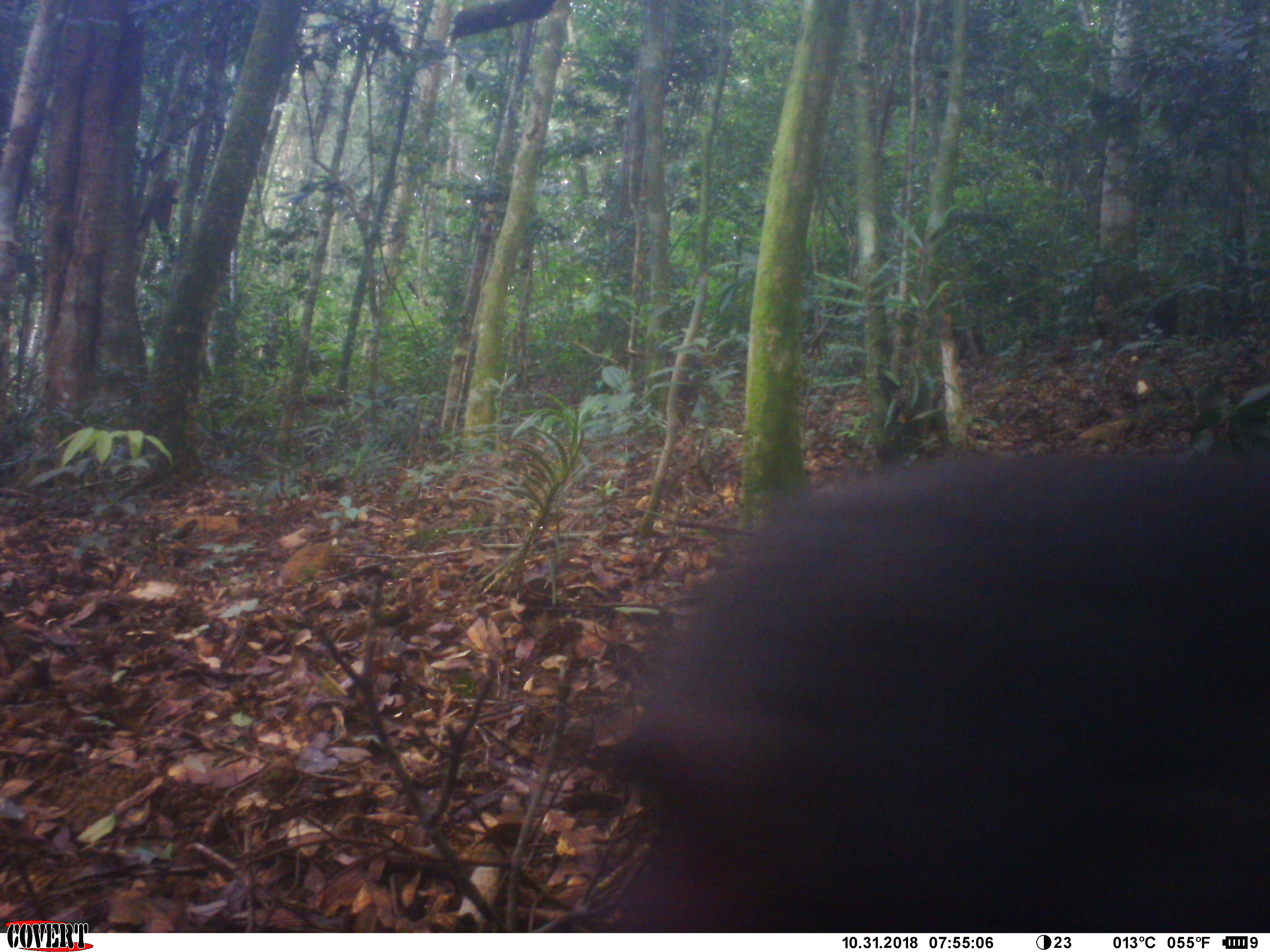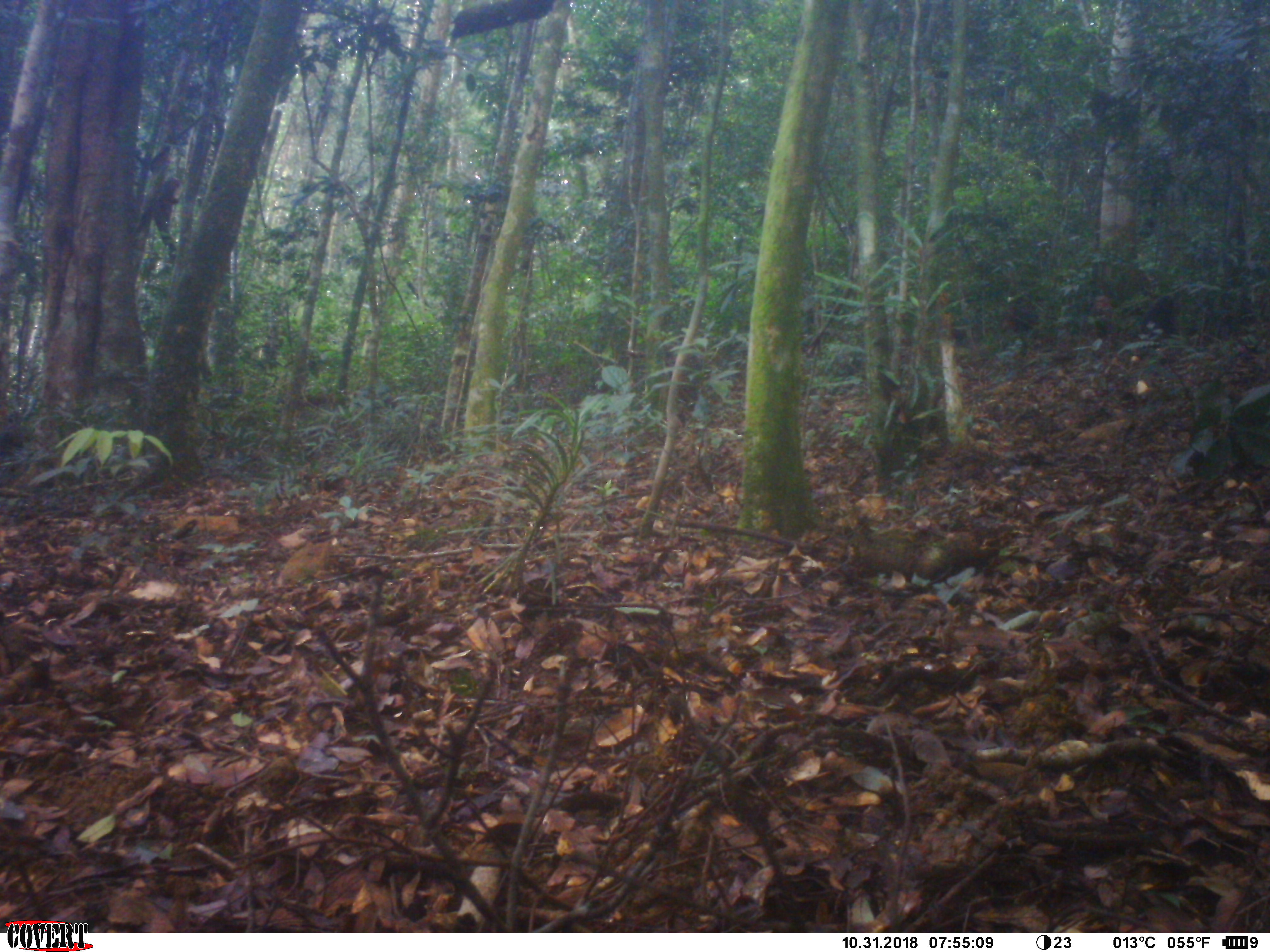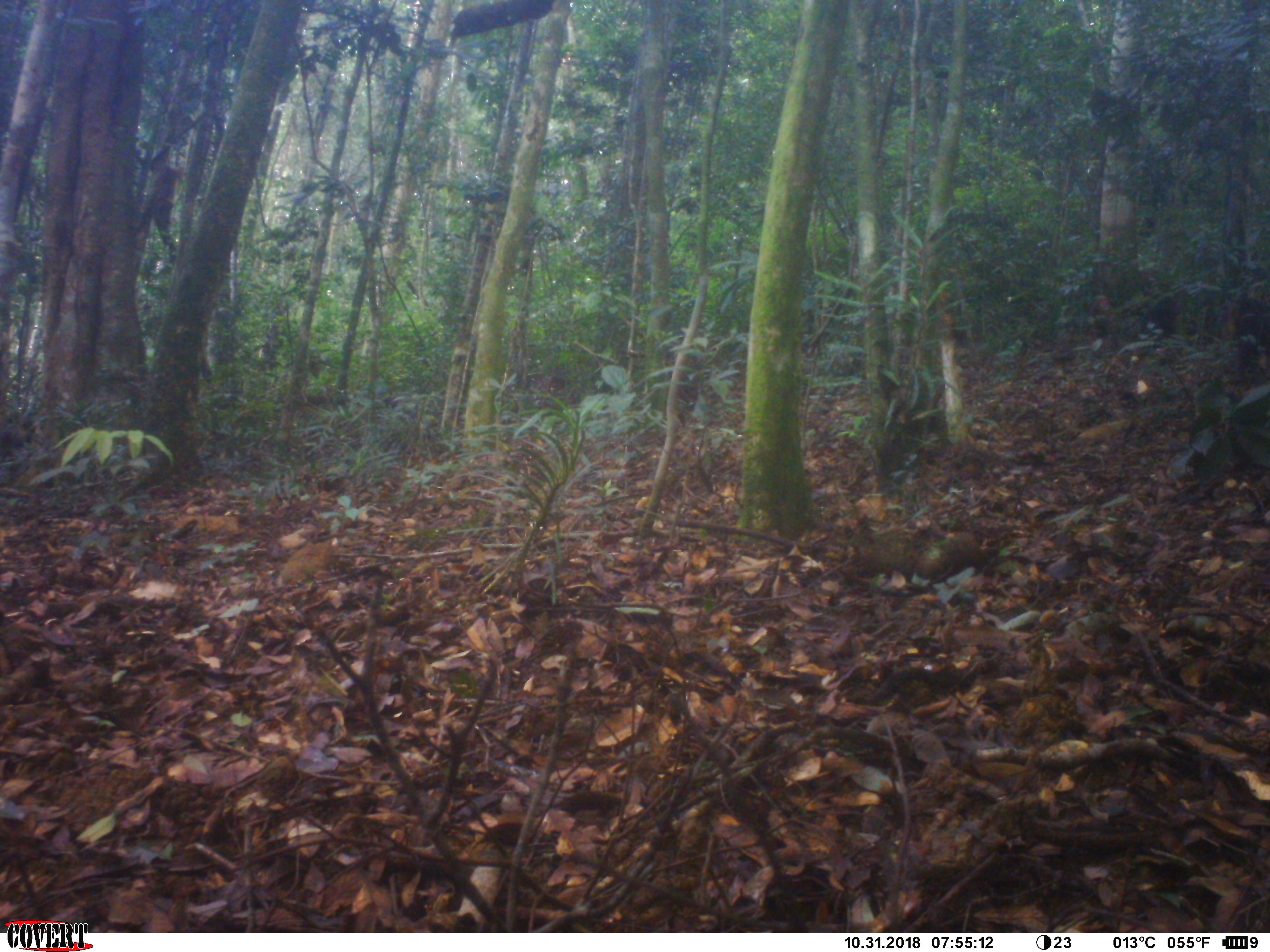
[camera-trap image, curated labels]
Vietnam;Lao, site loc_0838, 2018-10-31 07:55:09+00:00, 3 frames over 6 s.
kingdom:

Task objective :: Exclude the pictures and print the rest of the data exactly.

Solution ::
[camera-trap image, curated labels]
Vietnam;Lao, site loc_0838, 2018-10-31 07:55:09+00:00, 3 frames over 6 s.
kingdom:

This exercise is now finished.